From the line with "Vietnam;Lao, site loc_0515, 2020-04-22" to the last line of the material, both inclusive, transcribe every line exactly and nothing else.

§ Input data
################

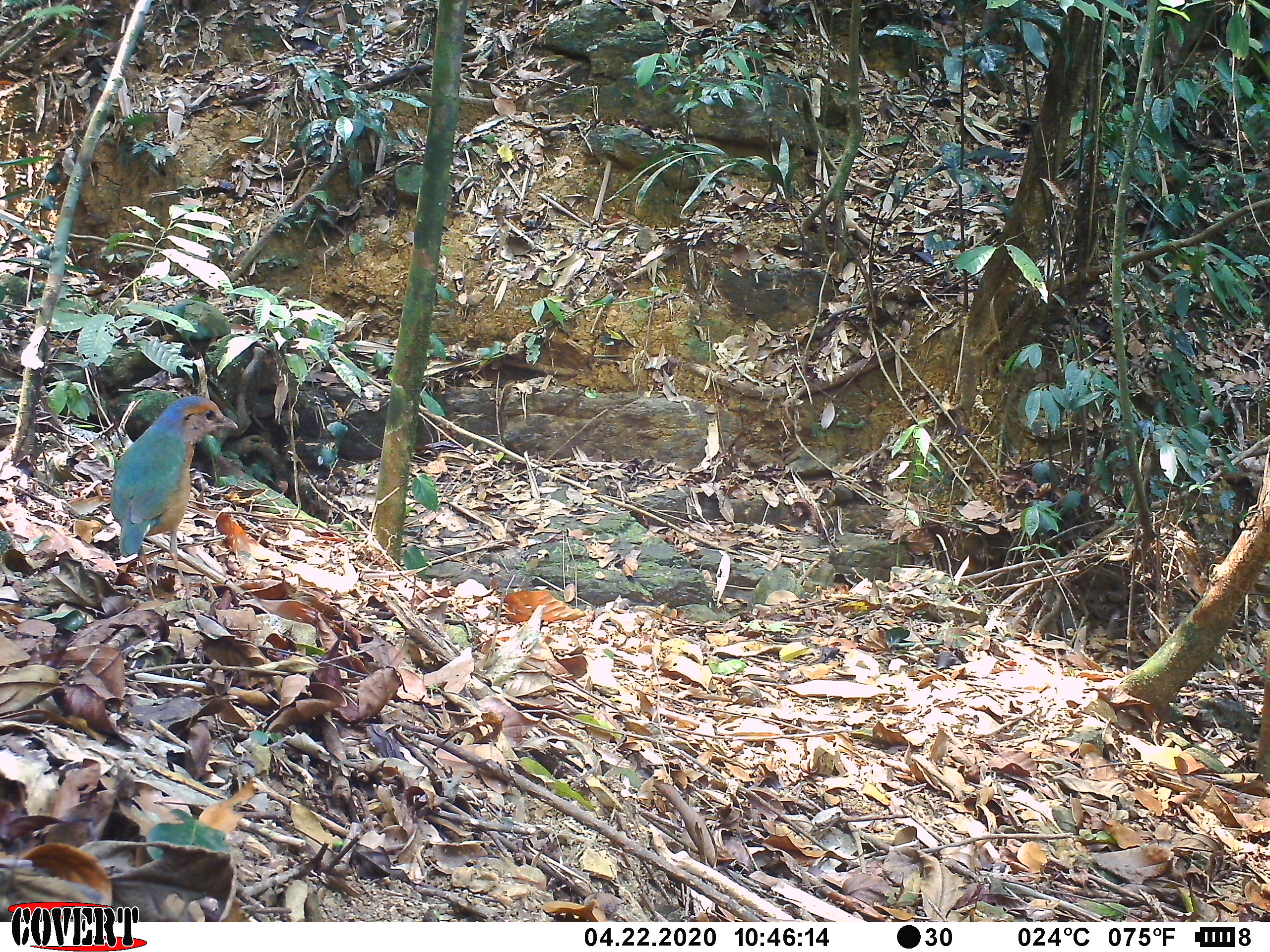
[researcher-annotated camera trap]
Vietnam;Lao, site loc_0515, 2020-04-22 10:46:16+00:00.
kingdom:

################

§ Written response
Vietnam;Lao, site loc_0515, 2020-04-22 10:46:16+00:00.
kingdom:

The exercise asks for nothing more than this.